Albert Lawrence Juliussen (20 February 1920 – 1 January 1982) was an English footballer who played as a centre forward.

==Early life==
Juliussen was born in Blyth, Northumberland, son of Norwegian parents.

==Club career==
===Early career===
He began his career in 1938 as a reserve with Huddersfield Town as an apprentice, having joined them from Cramlington Black Watch as an apprentice. He also appeared twice for Mossley during the 1939–40 season.

During World War Two Juliussen was based in Perth, Scotland, as an instructor with the army, joining Dundee United initially as a triallist. His scoring record in season 1941–42 was extraordinary and in one match, against St Bernard's, he set the record for a Dundee United player with six goals in one game; he was top scorer in that season. He scored 87 goals in 73 wartime matches for the club. He also played one match (scoring one goal) as a wartime guest for Aberdeen in May 1945.

===Dundee===
On the eve of the 1945–46 season, Juliussen signed for Dundee with a fee of £2,000 being paid to Huddersfield. During his time with the club he scored 95 goals in 73 matches across three seasons, including 79 league goals in 53 league matches (though the first season was still within the unofficial Southern League and other associated wartime competitions). In 1945–46 and 1946–47, Dundee captured successive Scottish League 'B' Division titles, returning to the top flight for the 1947–48 season. His spell at Dens Park included scoring 13 goals (6 then 7) across two successive matches, both of which Dundee won 10–0, in March 1947.

===Portsmouth===
In May 1948 he signed for Portsmouth for £11,000. During his time with the club he made seven appearances, scoring four goals.

===Everton===
In September 1948 Juliussen joined Merseyside club Everton, making ten appearances and scoring one goal. His final competitive match for the club took place on 18 December 1948 against Newcastle during which he was injured.
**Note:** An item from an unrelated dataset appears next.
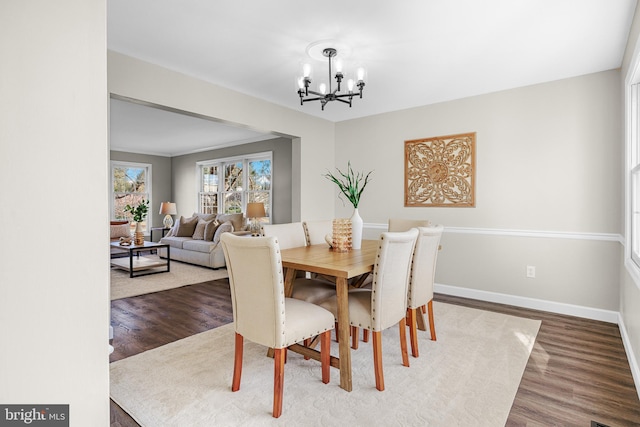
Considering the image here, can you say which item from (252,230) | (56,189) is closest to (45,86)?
(56,189)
He spent the following summer looking for another club in Scotland, but eventually took up the player manager position at Consett, in Durham, with a house and job provided by the club as part of the agreement.

===Berwick Rangers===
He then signed for Berwick Rangers of the Scottish 'C' Division in August 1951, where he scored 49 times including 35 league goals in the 1951–52 and 1952–53 seasons.
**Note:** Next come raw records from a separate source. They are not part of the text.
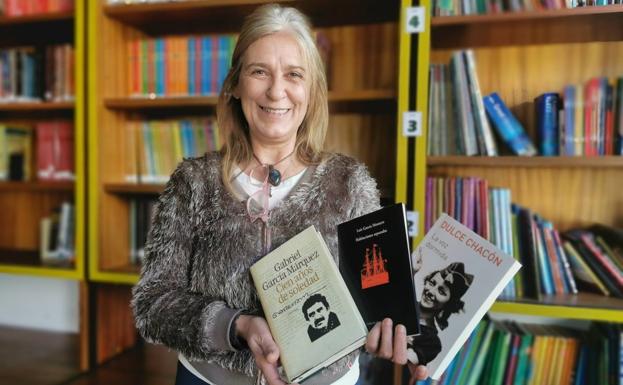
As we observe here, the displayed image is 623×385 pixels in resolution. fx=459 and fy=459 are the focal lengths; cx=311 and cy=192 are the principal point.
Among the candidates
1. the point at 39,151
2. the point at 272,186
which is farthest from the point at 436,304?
the point at 39,151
===Return to Dundee United===
In August 1953 he returned to Dundee United, playing in three League Cup matches that month, scoring twice in one of the matches.

===Brechin City===
Juliussen joined Brechin City in 1954 when they were top of 'C' Division. He scored in one of the two matches before 400 fans travelled to the last match of the season against Celtic 'A', a match which attracted an 11,000 crowd. He scored the only goal to secure the title and Division 'B' status for the club.